The evening before we had set out to survey for these charming little seabirds, we congregated at the Yachats Commons where an OSU researcher and Audubon of Portland gave a room of 20 or so people an introduction to the citizen science program that we would now be a part of. The area of Siuslaw forest around Yachats and Cape Perpetua is of quite importance to researchers and conservationist alike. The site has been deemed an Important Bird and Biodiversity Area (IBA) of global importance by BirdLife International for its unique characteristics, one of those being that it is home to the majority of the Marbled Murrelets on the Oregon Coast. We were in luck to have some of the original researchers doing work on Marbled Murrelets on the Oregon Coast with us on this survey, Kim Nelson and her group were the first to find Marbled Murrelet nests in Oregon in the 90’s. The first nest ever discovered in California in the 70’s/80’s shows how cryptic these small birds truly are. The room was feeling determined after the presentation, and so was I.

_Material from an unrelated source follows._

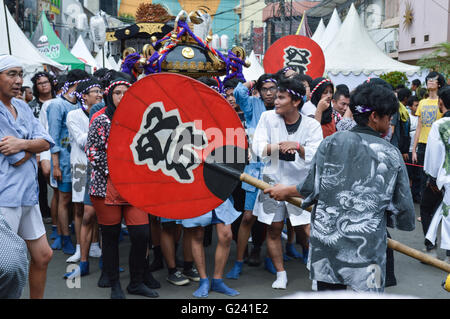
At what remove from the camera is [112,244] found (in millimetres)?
3934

It was as if the the forest was awakening slowly that morning. We were not standing there for long before we saw the first glows of sunlight breaking through the trees, I first herd the harmonic trill of a distant Varied Thrush, then another, and the Swainson’s Thrush followed with it’s watery song. Before I knew it, the forest was ringing with the variety of sounds that you are accustomed to hearing, but then we heard it. The distinctive call of the Marbled Murrelet, so easy to pick out because it’s so different from the rest, it doesn’t really belong. A loud “keer”, shouted repeatedly, sometimes the groan similar to an infant child. We heard one, and soon after a pair of overlapping calls. By the end of our survey we had 45 encounters and actually saw 8 in flight. It was surreal experience. I had seen Marbled Murrelets out at sea and even from shore, but never in the forest. You would never suspect a seabird in the forest. Our hike out was filled with stories of what we had seen and heard and questions about what others had witnessed. The conversation continued at a local coffee shop, it was incredible to be part of this group, blessed to have heard the cry of the Marbled Murrelet in forest.